**SOURCE MATERIAL**.
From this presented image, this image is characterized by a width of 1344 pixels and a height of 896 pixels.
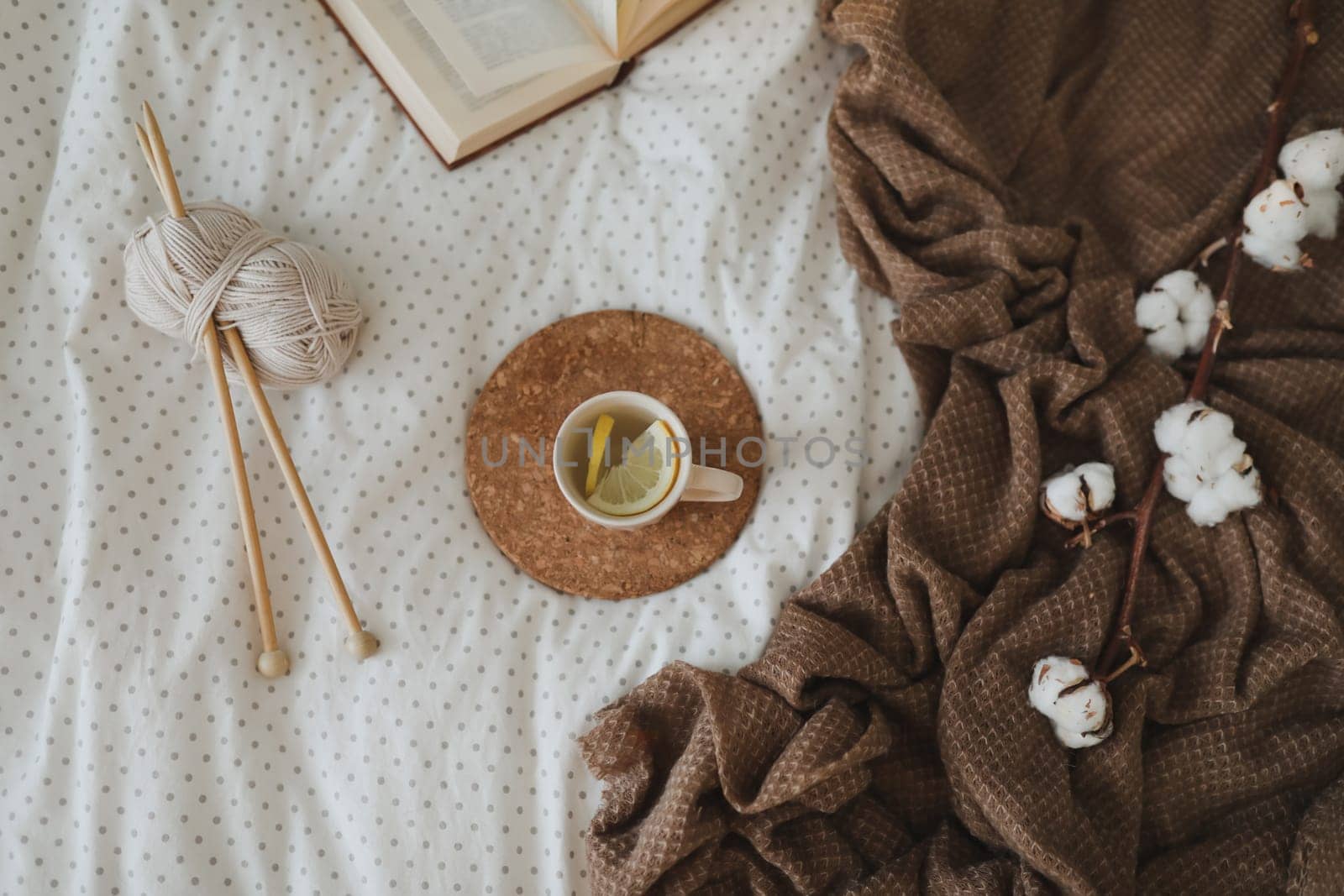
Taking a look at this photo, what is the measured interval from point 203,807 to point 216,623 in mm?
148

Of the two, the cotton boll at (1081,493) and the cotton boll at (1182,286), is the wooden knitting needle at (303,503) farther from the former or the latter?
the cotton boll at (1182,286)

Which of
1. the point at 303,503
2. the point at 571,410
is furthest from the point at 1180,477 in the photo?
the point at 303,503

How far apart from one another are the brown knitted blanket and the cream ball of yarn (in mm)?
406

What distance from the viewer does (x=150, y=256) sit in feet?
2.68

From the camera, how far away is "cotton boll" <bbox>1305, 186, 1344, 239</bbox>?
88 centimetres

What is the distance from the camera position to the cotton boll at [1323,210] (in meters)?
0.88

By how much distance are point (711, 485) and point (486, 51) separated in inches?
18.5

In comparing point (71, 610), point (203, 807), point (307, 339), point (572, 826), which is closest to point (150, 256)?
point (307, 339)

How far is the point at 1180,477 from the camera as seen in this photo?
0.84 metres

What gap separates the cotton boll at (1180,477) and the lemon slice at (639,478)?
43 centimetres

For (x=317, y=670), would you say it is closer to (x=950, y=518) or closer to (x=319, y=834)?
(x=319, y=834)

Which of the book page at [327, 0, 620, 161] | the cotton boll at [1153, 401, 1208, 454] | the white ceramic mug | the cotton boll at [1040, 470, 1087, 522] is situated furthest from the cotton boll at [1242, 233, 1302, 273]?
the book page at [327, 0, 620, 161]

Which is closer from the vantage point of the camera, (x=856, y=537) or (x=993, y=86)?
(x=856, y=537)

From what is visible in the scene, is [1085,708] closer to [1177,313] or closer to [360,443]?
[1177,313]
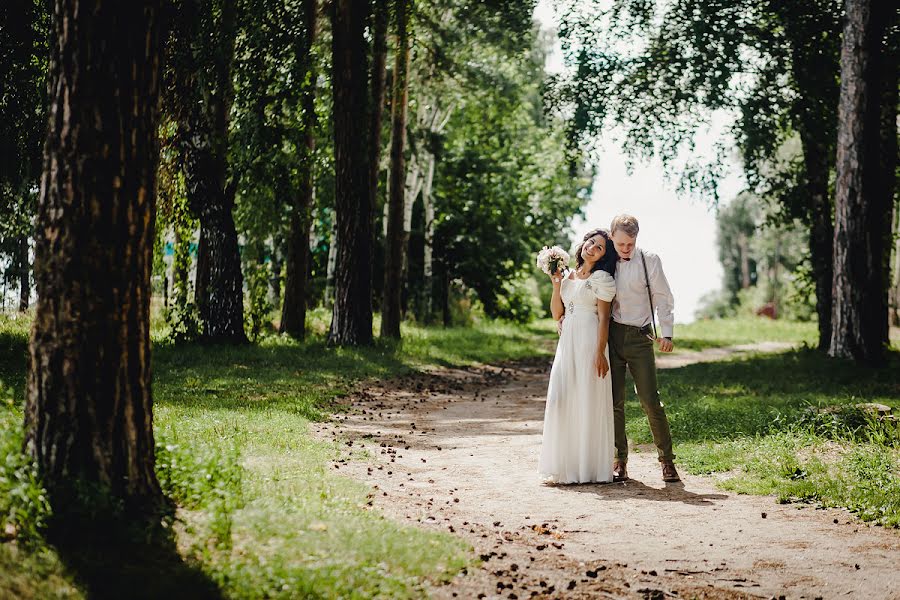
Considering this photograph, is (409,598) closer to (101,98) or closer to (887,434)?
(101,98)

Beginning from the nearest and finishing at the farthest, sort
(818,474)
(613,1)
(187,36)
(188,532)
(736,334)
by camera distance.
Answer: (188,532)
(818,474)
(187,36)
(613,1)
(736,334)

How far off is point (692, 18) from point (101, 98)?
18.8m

**YOUR TASK**. Could you rewrite all the records above with each "camera" replaced by "lens" and everything else unchanged? Omit the pictures from your answer.

**SOLUTION**.
From this presented image, this image is characterized by a width of 1344 pixels and a height of 896 pixels.
Taking a look at this photo, what is the measured interval from point 203,807 to point 216,623 in mm?
148

Of the two, the cotton boll at (1081,493) and the cotton boll at (1182,286), is the wooden knitting needle at (303,503) farther from the former or the latter?
the cotton boll at (1182,286)

Which of
1. the point at 303,503
2. the point at 571,410
is furthest from the point at 1180,477 in the photo?
the point at 303,503

How far apart from one another are the brown knitted blanket and the cream ball of yarn (in mm)?
406

What distance from the viewer does (x=150, y=256) sit in feet?
2.68

From the lens, how far away is "cotton boll" <bbox>1305, 186, 1344, 239</bbox>?
88 centimetres

What is the distance from the lens position to the cotton boll at [1323,210] (in meters)?
0.88

By how much distance are point (711, 485) and point (486, 51) separated in inches?
18.5

In comparing point (71, 610), point (203, 807), point (307, 339), point (572, 826), which is closest to point (150, 256)?
point (307, 339)

How far is the point at 1180,477 from the lens as seen in this photo?
0.84 metres

What gap separates the cotton boll at (1180,477) and the lemon slice at (639,478)?
43 centimetres

For (x=317, y=670), would you say it is closer to (x=950, y=518) or closer to (x=319, y=834)?
(x=319, y=834)

Which of the book page at [327, 0, 620, 161] | the cotton boll at [1153, 401, 1208, 454] | the white ceramic mug | the cotton boll at [1040, 470, 1087, 522] is situated furthest from the cotton boll at [1242, 233, 1302, 273]?
the book page at [327, 0, 620, 161]

Which is closer from the vantage point of the lens, (x=856, y=537) or (x=993, y=86)?
(x=856, y=537)

From what is visible in the scene, is [1085,708] closer to [1177,313] or closer to [360,443]?
[1177,313]
Considering this photograph, is (409,598) closer to (101,98) or closer to (887,434)?
(101,98)

Beginning from the nearest and finishing at the farthest, sort
(818,474)
(613,1)
(187,36)
(188,532)
(736,334)
by lens distance.
Answer: (188,532)
(818,474)
(187,36)
(613,1)
(736,334)

How far off is point (692, 18) from point (101, 98)?
18.8m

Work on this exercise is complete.